KU Medical Center cites major achievements, funding challenges in strategic plan update

This 2011 file photo shows Kansas University Medical Center's School of Medicine, 3901 Rainbow Boulevard, Kansas City, Kan.

Kansas City, Kan. — In the homestretch of its 2011 to 2016 strategic plan, the Kansas University Medical Center has notched big strides but also grapples with some big challenges, particularly involving funding.

Doug Girod, the medical center’s executive vice chancellor, delivered a strategic plan update Wednesday to the Kansas Board of Regents, which held its March meeting at the school.

Overall, Girod said, the plan has five focus areas.

“Our goal is to educate, to discover, to heal, to engage and to innovate,” he said.

Highlights include expanding the KU School of Medicine-Wichita to a four-year campus and opening the KU School of Medicine-Salina, also a four-year campus.
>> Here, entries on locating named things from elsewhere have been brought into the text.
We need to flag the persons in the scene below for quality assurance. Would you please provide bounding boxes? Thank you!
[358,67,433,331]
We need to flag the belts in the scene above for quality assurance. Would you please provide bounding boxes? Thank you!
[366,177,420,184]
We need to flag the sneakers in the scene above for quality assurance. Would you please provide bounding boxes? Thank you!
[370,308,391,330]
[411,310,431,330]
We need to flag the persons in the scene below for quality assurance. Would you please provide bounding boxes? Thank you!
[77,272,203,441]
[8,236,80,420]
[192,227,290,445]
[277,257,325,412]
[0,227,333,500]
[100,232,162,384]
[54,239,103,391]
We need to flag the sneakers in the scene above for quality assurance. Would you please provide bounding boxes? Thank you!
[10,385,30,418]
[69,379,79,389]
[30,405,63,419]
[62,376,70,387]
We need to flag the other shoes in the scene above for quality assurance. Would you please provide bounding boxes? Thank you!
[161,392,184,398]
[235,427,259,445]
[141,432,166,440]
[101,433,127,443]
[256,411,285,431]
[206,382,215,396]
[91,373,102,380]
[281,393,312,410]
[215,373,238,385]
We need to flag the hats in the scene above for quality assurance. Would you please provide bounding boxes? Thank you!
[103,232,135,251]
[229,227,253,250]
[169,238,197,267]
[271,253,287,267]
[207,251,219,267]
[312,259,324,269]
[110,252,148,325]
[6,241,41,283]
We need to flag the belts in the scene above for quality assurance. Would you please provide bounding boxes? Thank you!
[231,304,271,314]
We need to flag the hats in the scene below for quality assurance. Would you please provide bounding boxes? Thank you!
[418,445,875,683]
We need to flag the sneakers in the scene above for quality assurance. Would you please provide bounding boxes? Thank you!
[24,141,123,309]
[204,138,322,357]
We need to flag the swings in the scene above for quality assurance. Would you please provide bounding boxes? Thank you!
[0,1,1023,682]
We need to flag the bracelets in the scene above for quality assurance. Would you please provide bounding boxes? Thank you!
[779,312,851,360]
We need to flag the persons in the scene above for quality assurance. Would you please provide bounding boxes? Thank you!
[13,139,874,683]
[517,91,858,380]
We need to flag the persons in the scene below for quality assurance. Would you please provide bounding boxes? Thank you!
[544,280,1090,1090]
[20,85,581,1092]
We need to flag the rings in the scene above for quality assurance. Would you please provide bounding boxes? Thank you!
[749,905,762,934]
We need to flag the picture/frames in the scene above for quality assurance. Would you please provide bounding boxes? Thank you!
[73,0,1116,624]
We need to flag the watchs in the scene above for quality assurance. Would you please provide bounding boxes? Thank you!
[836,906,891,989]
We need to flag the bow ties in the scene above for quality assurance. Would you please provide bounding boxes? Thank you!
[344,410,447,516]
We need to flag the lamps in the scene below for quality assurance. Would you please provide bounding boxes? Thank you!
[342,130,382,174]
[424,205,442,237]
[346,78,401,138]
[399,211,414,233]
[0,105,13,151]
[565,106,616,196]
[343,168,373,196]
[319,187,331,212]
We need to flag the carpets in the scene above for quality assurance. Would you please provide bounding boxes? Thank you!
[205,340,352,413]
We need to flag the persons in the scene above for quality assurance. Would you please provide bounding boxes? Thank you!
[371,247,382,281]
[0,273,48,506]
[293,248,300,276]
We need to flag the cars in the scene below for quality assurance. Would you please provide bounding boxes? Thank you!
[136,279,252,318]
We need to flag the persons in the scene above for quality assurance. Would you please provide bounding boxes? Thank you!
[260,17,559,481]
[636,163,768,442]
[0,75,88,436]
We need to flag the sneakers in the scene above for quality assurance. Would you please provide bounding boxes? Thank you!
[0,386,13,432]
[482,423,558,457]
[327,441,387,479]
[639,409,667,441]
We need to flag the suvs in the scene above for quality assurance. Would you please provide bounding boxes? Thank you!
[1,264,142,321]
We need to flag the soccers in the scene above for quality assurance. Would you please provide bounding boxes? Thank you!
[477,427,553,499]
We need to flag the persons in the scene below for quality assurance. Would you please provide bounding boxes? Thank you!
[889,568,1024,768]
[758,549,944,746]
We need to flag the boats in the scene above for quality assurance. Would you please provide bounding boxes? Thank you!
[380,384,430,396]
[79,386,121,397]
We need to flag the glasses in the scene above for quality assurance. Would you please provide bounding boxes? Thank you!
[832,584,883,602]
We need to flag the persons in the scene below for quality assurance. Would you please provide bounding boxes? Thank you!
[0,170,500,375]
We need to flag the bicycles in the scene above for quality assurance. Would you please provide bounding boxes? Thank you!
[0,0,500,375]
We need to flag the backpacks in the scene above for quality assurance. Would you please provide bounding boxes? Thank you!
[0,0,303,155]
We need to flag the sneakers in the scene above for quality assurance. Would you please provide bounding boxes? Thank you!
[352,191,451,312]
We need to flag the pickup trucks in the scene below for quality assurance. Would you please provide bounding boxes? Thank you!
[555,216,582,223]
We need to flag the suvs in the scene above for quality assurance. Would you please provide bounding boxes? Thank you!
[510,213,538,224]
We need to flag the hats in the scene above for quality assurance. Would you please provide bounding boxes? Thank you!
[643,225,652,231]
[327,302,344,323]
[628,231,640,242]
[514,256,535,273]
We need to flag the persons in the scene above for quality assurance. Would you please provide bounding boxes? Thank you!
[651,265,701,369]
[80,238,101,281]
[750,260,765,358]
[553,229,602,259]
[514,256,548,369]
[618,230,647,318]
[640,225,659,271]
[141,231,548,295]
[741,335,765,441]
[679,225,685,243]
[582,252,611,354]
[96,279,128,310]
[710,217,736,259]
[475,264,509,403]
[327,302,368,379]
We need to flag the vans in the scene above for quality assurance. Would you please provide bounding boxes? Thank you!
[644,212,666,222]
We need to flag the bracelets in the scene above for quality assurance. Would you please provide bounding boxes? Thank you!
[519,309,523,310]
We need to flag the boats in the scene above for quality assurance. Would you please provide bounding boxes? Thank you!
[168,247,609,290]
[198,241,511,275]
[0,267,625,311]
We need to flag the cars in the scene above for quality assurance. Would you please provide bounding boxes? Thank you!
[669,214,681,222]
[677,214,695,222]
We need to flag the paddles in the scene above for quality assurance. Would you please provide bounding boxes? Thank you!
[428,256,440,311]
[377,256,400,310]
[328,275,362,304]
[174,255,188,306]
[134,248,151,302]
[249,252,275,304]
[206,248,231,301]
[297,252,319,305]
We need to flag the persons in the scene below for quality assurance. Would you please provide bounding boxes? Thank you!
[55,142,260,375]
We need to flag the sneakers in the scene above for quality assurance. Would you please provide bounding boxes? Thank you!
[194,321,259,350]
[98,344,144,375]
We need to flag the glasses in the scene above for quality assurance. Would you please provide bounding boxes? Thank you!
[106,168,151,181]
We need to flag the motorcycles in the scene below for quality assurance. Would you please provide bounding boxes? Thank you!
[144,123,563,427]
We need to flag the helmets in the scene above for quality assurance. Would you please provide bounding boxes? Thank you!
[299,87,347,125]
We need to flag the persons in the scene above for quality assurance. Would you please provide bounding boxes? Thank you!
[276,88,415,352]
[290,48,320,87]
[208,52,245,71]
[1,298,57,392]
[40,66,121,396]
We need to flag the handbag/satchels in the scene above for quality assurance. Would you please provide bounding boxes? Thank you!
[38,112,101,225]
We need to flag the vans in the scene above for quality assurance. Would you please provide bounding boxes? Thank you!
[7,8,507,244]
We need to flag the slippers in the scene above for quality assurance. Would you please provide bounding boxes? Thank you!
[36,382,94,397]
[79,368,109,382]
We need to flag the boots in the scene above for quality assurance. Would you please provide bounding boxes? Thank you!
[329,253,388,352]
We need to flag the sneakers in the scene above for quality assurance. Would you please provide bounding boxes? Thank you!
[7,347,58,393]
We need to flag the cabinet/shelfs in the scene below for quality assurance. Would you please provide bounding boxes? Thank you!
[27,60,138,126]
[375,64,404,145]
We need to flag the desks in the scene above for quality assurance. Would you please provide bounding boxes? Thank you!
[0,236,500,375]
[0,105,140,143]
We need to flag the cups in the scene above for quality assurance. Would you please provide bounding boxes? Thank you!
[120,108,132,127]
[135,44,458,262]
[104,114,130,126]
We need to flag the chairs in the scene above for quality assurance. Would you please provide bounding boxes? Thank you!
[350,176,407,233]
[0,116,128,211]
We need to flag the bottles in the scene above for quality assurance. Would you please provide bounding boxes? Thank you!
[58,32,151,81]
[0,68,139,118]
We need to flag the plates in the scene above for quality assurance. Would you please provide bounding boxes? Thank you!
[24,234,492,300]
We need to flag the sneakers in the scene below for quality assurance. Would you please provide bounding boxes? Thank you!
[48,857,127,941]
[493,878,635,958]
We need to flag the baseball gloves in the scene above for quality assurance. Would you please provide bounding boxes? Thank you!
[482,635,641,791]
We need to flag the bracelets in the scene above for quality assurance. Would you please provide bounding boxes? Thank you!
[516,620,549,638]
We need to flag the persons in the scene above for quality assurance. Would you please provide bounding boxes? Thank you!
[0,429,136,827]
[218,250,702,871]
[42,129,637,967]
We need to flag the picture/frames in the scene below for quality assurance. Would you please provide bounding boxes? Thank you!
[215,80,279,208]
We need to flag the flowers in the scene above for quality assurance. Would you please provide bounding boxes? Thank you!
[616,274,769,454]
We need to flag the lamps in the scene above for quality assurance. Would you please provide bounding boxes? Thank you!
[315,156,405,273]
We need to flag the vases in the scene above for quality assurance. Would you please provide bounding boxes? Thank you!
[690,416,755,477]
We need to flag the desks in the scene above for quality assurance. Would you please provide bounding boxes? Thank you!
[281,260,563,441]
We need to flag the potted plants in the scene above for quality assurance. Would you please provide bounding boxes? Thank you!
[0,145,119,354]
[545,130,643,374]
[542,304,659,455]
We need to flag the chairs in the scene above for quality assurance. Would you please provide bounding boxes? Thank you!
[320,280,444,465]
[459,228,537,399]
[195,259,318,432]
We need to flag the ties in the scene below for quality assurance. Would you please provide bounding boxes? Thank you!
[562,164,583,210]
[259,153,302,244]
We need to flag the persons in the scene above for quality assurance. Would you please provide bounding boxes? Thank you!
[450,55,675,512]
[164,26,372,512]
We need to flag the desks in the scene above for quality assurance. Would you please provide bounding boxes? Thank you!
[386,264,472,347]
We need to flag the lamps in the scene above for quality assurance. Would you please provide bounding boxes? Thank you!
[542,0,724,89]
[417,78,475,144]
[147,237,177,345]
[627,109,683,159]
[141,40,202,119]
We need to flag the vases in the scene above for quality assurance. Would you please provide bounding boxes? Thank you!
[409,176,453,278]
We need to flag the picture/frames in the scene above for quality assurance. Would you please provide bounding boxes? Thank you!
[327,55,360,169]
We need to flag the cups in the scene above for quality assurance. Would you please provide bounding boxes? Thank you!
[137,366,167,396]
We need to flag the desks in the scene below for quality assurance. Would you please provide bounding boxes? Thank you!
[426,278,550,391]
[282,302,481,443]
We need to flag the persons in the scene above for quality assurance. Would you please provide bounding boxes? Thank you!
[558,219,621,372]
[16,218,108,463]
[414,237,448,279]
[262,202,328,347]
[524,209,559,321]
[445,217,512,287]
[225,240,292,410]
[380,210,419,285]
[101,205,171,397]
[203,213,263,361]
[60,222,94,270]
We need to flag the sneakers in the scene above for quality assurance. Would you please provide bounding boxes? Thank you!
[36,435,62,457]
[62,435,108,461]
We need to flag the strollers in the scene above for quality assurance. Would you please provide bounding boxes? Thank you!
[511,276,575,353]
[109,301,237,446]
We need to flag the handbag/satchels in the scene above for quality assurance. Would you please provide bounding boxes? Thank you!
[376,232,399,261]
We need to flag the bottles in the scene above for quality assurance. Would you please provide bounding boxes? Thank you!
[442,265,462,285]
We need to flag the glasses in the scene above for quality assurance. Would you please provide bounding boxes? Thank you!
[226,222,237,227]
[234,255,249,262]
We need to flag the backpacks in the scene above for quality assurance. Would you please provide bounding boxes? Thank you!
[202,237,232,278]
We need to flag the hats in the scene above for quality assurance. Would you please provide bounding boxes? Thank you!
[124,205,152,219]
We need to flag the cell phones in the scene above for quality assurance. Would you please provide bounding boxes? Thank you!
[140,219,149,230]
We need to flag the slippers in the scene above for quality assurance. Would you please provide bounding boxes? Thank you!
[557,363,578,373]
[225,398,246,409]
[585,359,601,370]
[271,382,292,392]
Girod said the new Health Education Building, under construction now at the main campus, will change the way the schools of Medicine, Nursing and Health Professions teach.

From left, Douglas A. Girod, M.D., executive vice chancellor of KU Medical Center, KU Chancellor Bernadette Gray-Little and Kansas Governor Sam Brownback visit Aug. 27, 2015, during a ceremonial groundbreaking at the University of Kansas Medical Center for its 5 million Health Education Building, which will serve as the primary teaching facility for the KU schools of Medicine, Nursing and Health Professions.

“Historically in health care we have trained our health care providers in isolation … each in their own silos if you will,” Girod said. “This will significantly enhance our ability for inter-professional education going forward.”

The KU Cancer Center received National Cancer Institute designation in 2012 and is preparing to reapply in September, Girod said. The goal this time is to obtain an even more elite designation, that of Comprehensive Cancer Center.

In January of this year, the medical center finalized a long process of clinical integration with KU Hospital — majorly streamlining and making more efficient how the two work together, Girod said.

One funding goal has been to increase sponsored research expenditures to $110 million.

The medical center hit that goal in 2013 and 2015 and expects to hit it again, Girod said. However, with National Institutes of Health grant application success rates slumping nationally, it hasn’t been easy, and the medical center has many activities in place hoped to help enhance its success rate.

“For every 100 (grant requests) we put in, we’re fortunate to get 18 of those funded, so it’s a very difficult environment for that,” Girod said.

State funding also has been a challenge, Girod said, with inflation outpacing support. Adjusted for inflation, the medical center has had a 32 percent reduction in its state general fund from 2002 to 2016, according to a medical center chart.

As a result of reductions, Girod said, the medical center has:

• Cut facilities positions from 153 to 91.

• Decreased administrative positions by 45 percent.

• Reduced library staffing by 50 percent.

• Decreased western Kansas medical outreach airplane flights by 60 percent.

• Closed several programs in western Kansas and Kansas City.

“But probably the biggest challenge for us is lack of ability to give raises to our staff,” Girod said, saying there has been only one 2 percent employee salary increase in eight years.

On the bright side of funding, the campus reached its goal of raising $250 million in KU Endowment’s Far Above campaign.

“We actually shattered that goal and have raised $360 million for the medical center during the five years of this strategic plan,” Girod said.

Regent Ann Brandau-Murgia is a Kansas City, Kan., resident and a representative on the Board of Commissioners of the Unified Government of Wyandotte County and Kansas City, Kan.

She called KU Medical Center and Hospital huge assets for the area, because of the health care they provide and jobs they create.

“Where you’re located makes a big difference in the quality of life for the people that live in one of the lowest income counties in the state of Kansas,” Brandau-Murgia said.

Looking ahead to the next five years, Girod said the medical center plans to align goals with its partners’ strategic plans — including the Board of Regents Foresight 2020 plan and KU’s Bold Aspirations plan — and prioritizing initiatives based on available resources.